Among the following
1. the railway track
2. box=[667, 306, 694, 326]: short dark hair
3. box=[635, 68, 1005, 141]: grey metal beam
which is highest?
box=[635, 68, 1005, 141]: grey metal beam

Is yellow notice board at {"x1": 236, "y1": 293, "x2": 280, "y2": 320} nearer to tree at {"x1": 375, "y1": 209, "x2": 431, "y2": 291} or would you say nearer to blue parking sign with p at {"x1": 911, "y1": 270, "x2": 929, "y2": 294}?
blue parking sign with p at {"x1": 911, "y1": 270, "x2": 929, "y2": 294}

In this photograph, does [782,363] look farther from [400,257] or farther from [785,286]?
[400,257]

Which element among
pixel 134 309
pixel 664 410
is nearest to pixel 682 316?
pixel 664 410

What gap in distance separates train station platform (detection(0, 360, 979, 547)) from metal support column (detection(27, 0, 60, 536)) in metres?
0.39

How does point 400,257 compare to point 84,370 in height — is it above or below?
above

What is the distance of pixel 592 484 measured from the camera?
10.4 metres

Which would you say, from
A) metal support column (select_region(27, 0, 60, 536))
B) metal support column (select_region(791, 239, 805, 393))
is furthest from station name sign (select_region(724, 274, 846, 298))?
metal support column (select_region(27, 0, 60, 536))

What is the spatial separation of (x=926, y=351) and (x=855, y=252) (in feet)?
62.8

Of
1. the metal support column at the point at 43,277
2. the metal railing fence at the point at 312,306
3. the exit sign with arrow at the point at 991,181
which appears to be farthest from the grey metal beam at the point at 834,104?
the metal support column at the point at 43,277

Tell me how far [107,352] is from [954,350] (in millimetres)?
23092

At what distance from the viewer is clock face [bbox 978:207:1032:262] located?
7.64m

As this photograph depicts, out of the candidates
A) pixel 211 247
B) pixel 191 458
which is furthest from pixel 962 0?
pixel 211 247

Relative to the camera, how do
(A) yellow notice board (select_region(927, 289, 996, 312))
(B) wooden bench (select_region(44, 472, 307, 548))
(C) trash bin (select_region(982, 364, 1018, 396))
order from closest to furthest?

________

SHORT EXERCISE: Extract all lines as given.

WRITTEN SOLUTION:
Among the following
1. the railway track
2. box=[667, 306, 694, 326]: short dark hair
3. box=[635, 68, 1005, 141]: grey metal beam
which is highest?
box=[635, 68, 1005, 141]: grey metal beam

Is yellow notice board at {"x1": 236, "y1": 293, "x2": 280, "y2": 320} nearer to tree at {"x1": 375, "y1": 209, "x2": 431, "y2": 291} or would you say nearer to blue parking sign with p at {"x1": 911, "y1": 270, "x2": 929, "y2": 294}?
blue parking sign with p at {"x1": 911, "y1": 270, "x2": 929, "y2": 294}

In this photograph, does [782,363] look farther from [400,257] or farther from [785,286]?
[400,257]

Which element among
pixel 134 309
pixel 664 410
is nearest to pixel 682 316?
pixel 664 410

What gap in distance separates train station platform (detection(0, 360, 979, 547)) from metal support column (detection(27, 0, 60, 536)) in metres?
0.39

How does point 400,257 compare to point 84,370 in height — is it above or below?
above

What is the distance of pixel 592 484 measured from the camera?
10.4 metres

Which would you say, from
A) metal support column (select_region(27, 0, 60, 536))
B) metal support column (select_region(791, 239, 805, 393))
is furthest from station name sign (select_region(724, 274, 846, 298))?
metal support column (select_region(27, 0, 60, 536))

What is the spatial separation of (x=926, y=351) and (x=855, y=252) (in feet)?
62.8

Of
1. the metal support column at the point at 43,277
2. the metal railing fence at the point at 312,306
3. the exit sign with arrow at the point at 991,181
which appears to be farthest from the grey metal beam at the point at 834,104?
the metal support column at the point at 43,277

Tell me how far [107,352] is from [954,350] (in millimetres)?
23092

At what distance from the viewer is clock face [bbox 978:207:1032:262] located?
7.64m

As this photograph depicts, out of the candidates
A) pixel 211 247
B) pixel 191 458
which is furthest from pixel 962 0?
pixel 211 247

Relative to the camera, how do
(A) yellow notice board (select_region(927, 289, 996, 312))
(B) wooden bench (select_region(44, 472, 307, 548))
(C) trash bin (select_region(982, 364, 1018, 396))
order from closest to furthest?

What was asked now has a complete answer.